Therapy resembles this… One day you decided you could not handle it anymore. Fed up by this awful dust and dirt around your house that these people had made, long before you moved in. You decide to handle the situation your way, because you are brave and courageous. You take all your cleaning material and work so hard on tyding up,  dusting the dirt, uncluttering, sponging off, purifying the entire house. Did I mention how much you dislike cleaning? Anyhow, from morning through the night you work as a titan so hard that this work almost seems to have emptied you of your very core, of your very substance.

Hurray! You did it, Exhausted and satisfied.  You stuffed most of the dust under the carpet before falling exhausted on the couch. Enjoying the huge work you just accomplished. One week after , as you are already getting used to the delightful and clean new environment the wind is blowing so hard and you start sneezing, sneezing harder and harder. It does not matter, you will not let a sneeze disturb your good life. Unfortunately the area you live in is so windy and the wind just keeps blowing again and again, each time harder and each time the sneezing becomes more disturbing more acute. Leaving you less and less of a chance to ignore what seems to become a real allergy.

Therapy resembles that story you see.

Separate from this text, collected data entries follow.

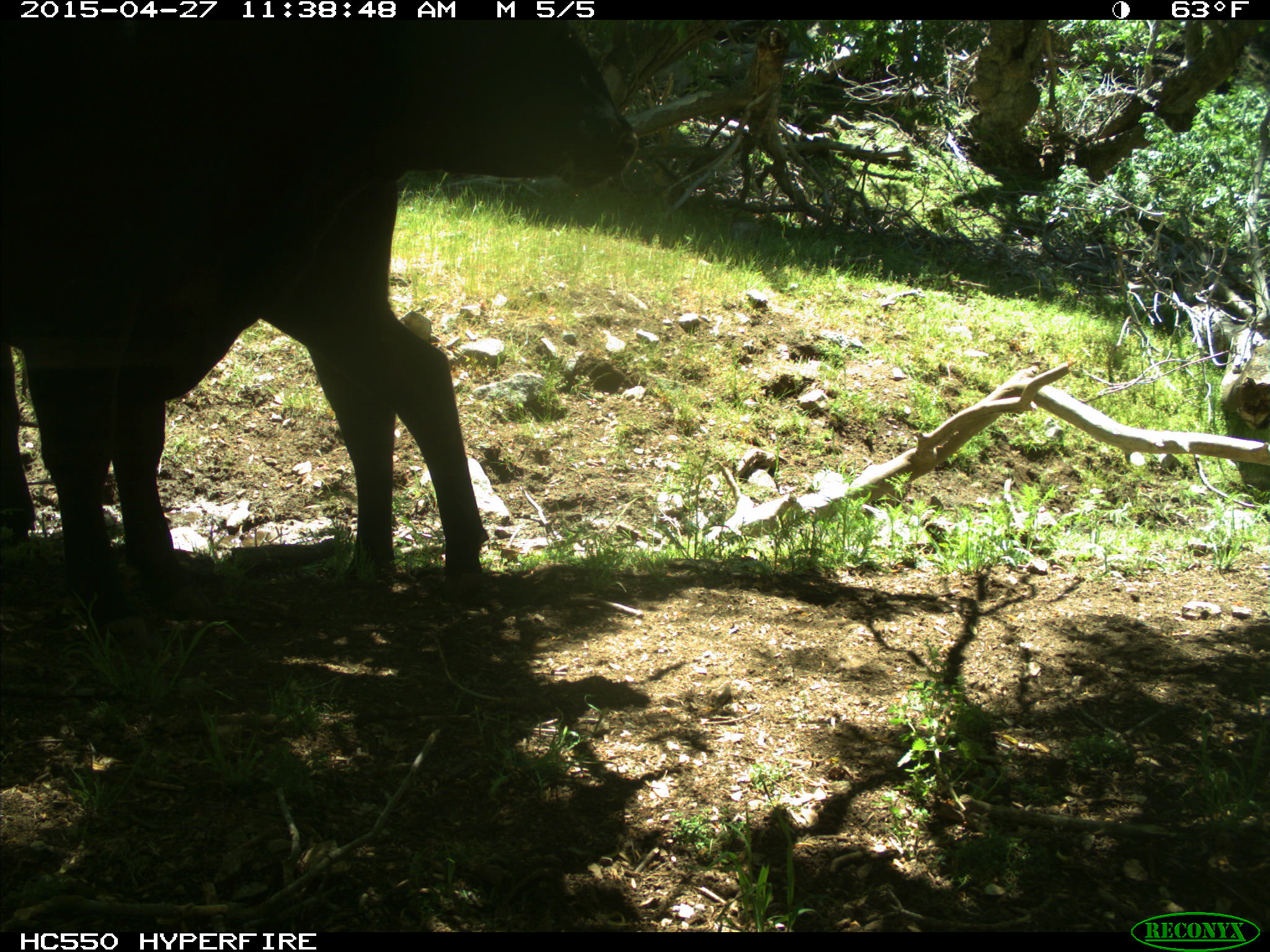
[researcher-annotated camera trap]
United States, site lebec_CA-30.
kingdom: Animalia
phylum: Chordata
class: Mammalia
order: Artiodactyla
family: Bovidae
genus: Bos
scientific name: Bos taurus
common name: domestic cow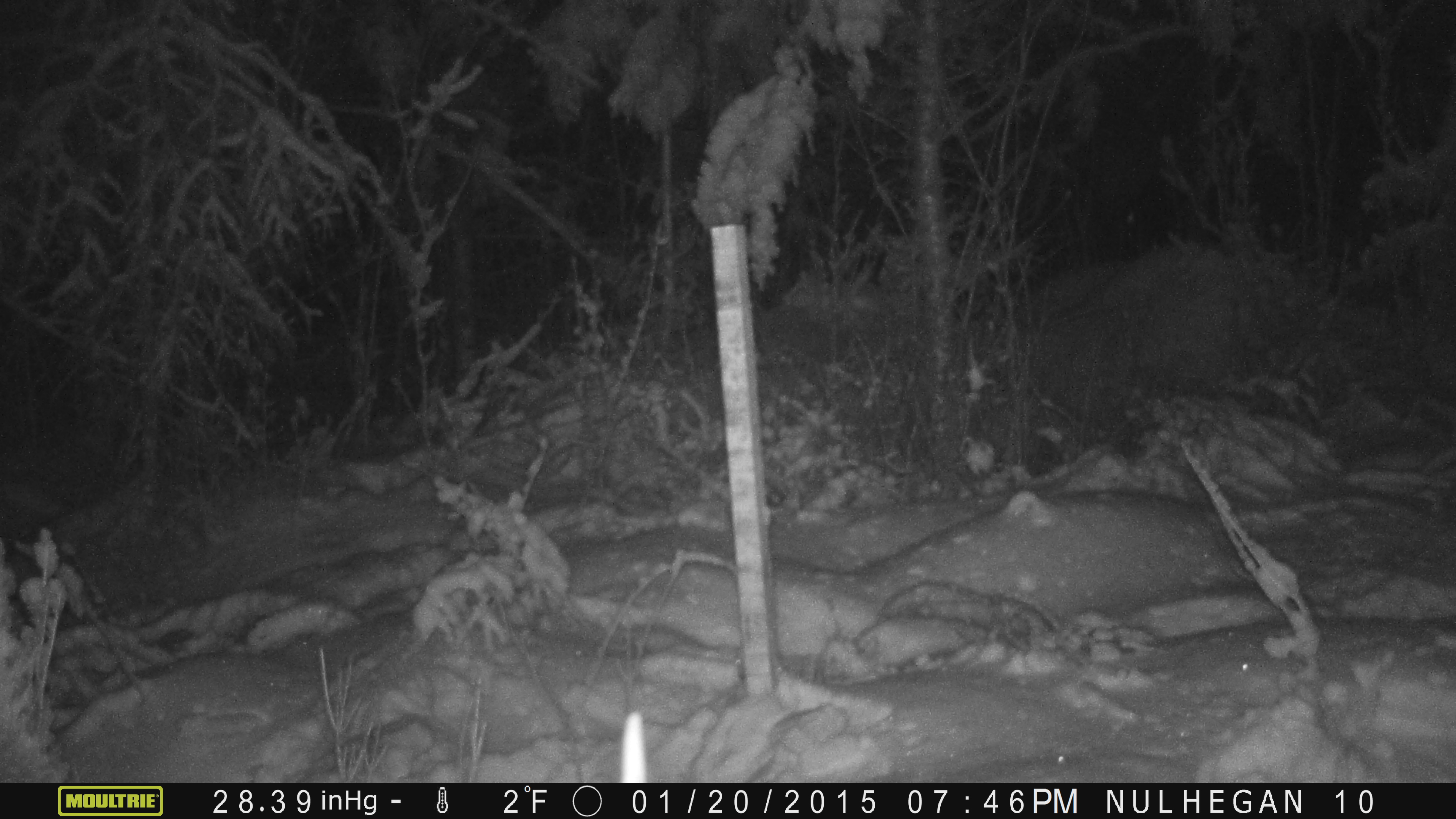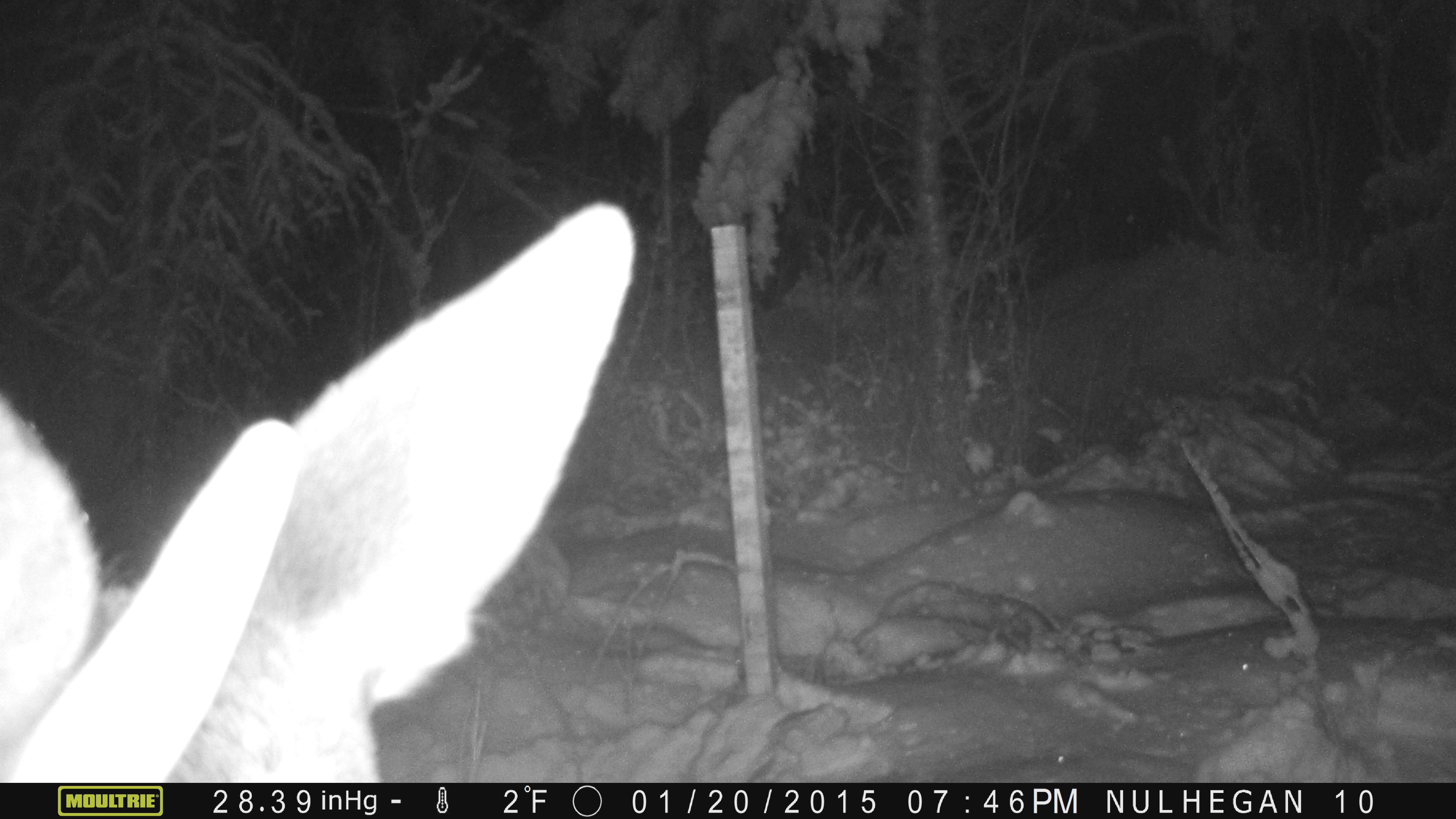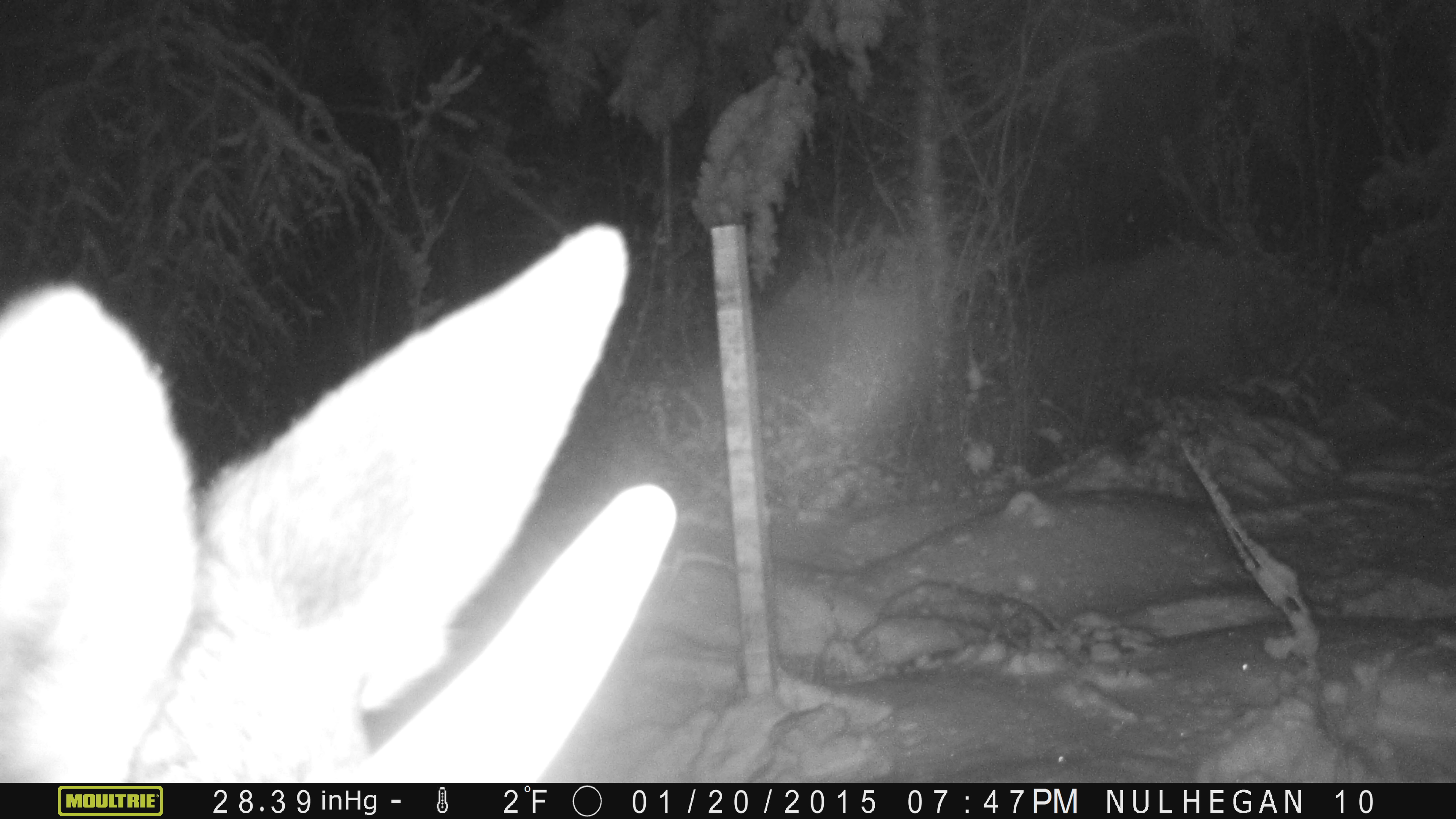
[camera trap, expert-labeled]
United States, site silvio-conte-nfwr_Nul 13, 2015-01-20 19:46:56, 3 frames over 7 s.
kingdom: Animalia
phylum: Chordata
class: Mammalia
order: Artiodactyla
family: Cervidae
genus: Alces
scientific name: Alces alces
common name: moose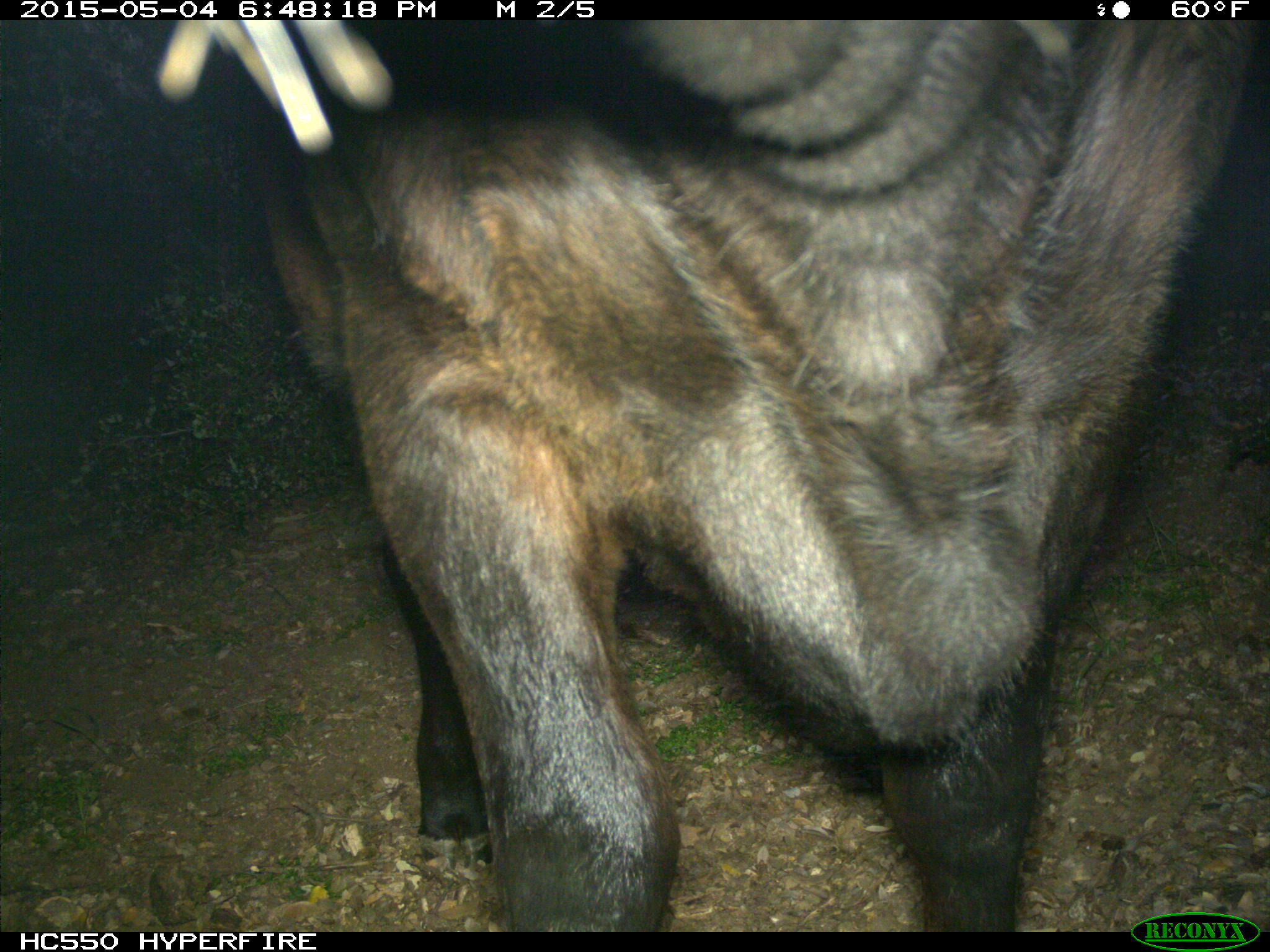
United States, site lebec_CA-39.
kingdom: Animalia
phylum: Chordata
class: Mammalia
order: Artiodactyla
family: Bovidae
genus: Bos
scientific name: Bos taurus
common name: domestic cow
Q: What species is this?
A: Bos taurus (domestic cow).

In some ways you are facing this gigantic task of cleaning this house, your inner house, you do it alone and you can do it with an astute professionnal. You can  do it more efficiently, mostly less painfully. Of course you would be able to keep living like that with the sneezes, it never killed anyone before. That is right. That is your choice. Think twice the choice also could be to get the help you need to place the dirt that doesn’t belong to you in the garbage once and for all, so that you may start living fully. That seems like a good option as well.